Authors discuss that all participants find daily functioning important but that with disease progression there is a shift towards a focus on relationships. This may be because older patients and caregivers have had more time to adapt to the disease and its impact. I would like to point out that sadly for Duchenne I’m not sure whether this really is the case as the disease is characterized by continuously losing ability. So the status quo is always a temporary thing.

Authors stress that because goals and priorities change with disease progression interventions should be more tailored. Eg for younger patients the focus should be on fitting in and inclusiveness while it should be on reducing restrictions and isolation for older patients.

Providing tools to help cope would benefit patients and caregivers. Outcome measured should also be tailored to stage of progression. Authors outline limitations: the study was small (impossible to do a larger study with open questions).

In a follow up more individuals can be included with more focused questions based in these results.
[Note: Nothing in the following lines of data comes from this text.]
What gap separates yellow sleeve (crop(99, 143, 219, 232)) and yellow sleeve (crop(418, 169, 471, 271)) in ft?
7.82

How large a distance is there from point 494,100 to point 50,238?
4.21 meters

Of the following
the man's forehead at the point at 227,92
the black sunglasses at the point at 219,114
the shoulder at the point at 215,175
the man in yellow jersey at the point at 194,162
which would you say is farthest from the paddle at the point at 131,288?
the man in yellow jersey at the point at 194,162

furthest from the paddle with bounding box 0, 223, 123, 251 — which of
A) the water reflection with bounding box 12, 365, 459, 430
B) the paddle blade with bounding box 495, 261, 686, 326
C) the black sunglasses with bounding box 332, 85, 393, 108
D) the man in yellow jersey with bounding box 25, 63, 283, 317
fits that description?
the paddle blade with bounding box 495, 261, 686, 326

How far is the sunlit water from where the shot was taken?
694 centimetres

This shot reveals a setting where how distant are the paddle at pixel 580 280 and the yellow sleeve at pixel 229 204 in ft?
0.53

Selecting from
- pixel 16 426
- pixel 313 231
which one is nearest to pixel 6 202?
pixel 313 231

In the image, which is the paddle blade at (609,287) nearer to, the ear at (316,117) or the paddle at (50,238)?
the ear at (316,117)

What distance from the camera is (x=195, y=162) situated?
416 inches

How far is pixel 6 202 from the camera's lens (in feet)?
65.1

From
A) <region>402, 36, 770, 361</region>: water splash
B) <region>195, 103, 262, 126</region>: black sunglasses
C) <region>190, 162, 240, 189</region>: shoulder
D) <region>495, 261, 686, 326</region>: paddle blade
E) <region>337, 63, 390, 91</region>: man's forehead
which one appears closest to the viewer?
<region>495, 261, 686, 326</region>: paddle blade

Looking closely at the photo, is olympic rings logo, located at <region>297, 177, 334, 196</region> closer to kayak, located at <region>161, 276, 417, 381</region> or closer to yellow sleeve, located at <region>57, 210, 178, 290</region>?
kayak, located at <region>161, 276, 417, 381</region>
Another limitation is that authors used an invalidated way to classify their groups into non ambulant, transitioning and ambulant.

Finally they did not check for caregiver fatigue so potentially that has reflected on feedback provided by caregivers. Not mentioned by authors: study only involved USA families and it is very likely cultural aspects play a role. So more work to be done but one has to start somewhere. Note that this paper also fits with the World Duchenne Awareness Day 2023 theme breaking barriers. Duchenne patients encounter many barriers and these impact on the quality of life.